Applying this inverse function on iota will produce linearized iota values which allow an interpretation as probabilities. Based on the new measure, the following chapter analyzes the performance and configuration of AI in the context of business education.

Analyzing the Performance and Configuration of Artificial Intelligence

Simulation Design

Several algorithms of AI exist to analyze textual data. The current study focuses on decision tree-based algorithms and neural nets; these two kinds of AI show different characteristics. Decision trees are well-suited for classification tasks and have the advantage that the results are understandable for people (Lanquillon, 2019; Richter, 2019). This is a very important feature because the results of a learning analytics application should be understood by students and educators as they foster confidence in the recommendations derived. Understanding the way an AI produces a result is also crucial within a legal context whenever the results provided by the software are used for decisions that potentially have a strong impact on the further education of students. Although neural nets are very powerful concepts of AI, understanding the transformation from input data to output data is more difficult. In the current study, the concept of decision trees is implemented using the packages rpart (Therneau et al., 2019) and ranger (Wright and Ziegler, 2017). To realize neural nets, the study uses the package nnet (Venables and Ripley, 2007). The current study analyzes the performance of these three implementations in an attempt to find hyperparameter configurations optimizing their performance. Figure 7 presents the corresponding research design.

FIGURE 7

Figure 7. Research design for testing AI performance.

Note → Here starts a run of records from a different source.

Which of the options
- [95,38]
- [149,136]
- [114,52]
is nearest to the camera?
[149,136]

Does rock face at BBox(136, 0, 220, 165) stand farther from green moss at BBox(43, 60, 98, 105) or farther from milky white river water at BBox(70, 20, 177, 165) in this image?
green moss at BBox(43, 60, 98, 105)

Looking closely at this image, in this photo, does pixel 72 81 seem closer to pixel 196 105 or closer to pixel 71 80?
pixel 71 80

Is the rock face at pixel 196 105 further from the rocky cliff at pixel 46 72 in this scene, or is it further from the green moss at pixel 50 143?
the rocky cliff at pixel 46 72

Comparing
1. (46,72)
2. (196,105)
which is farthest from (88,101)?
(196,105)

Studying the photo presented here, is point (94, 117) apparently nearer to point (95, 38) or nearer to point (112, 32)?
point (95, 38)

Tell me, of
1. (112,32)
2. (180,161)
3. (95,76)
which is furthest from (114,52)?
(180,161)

The simulation study is based on real empirical textual data which was analyzed in several studies. Table 4 provides an overview of the different data sets. A detailed list of the inter-coder reliability can be found in Supplementary Appendix A. Every data set is divided into training and evaluation data. 75% of the complete data is used for training, and the remaining data for evaluation. AI performance can be tested here with textual data that is unknown by AI. The iota concept, Krippendorff’s Alpha, and percentage agreement are used for performance evaluation. Data splitting is repeated 30 times by applying stratified custom sampling.

TABLE 4

Table 4. Empirical data for the simulation.

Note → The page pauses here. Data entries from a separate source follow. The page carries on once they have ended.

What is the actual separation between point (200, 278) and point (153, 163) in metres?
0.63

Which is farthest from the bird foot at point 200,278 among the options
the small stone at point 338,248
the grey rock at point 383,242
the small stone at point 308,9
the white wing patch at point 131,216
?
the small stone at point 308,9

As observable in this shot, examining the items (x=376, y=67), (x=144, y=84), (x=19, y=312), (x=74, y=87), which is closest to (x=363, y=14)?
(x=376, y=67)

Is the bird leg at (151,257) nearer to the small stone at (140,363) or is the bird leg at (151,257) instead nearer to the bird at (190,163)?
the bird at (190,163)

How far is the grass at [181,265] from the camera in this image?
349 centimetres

A numerical representation of the texts was created based on the training data of a sample. Here, the texts were transformed into a document-term matrix (DTM) showing the documents in the rows and the frequency of the words in the columns (bag-of-words approach). This was done by applying the package quanteda (Benoit et al., 2018). The words were reduced to nouns, verbs, adjectives, and adverbs, helping reduce the dimension of the DTM, and limiting the analysis to the words carrying the most semantic meaning (Papilloud and Hinneburg, 2018). The words were also lemmatized. These steps were performed with UDPipe (Straka and Straková, 2017; Wijffels et al., 2019), using the HDT-UD 2.5 created by Borges Völker et al. (2019).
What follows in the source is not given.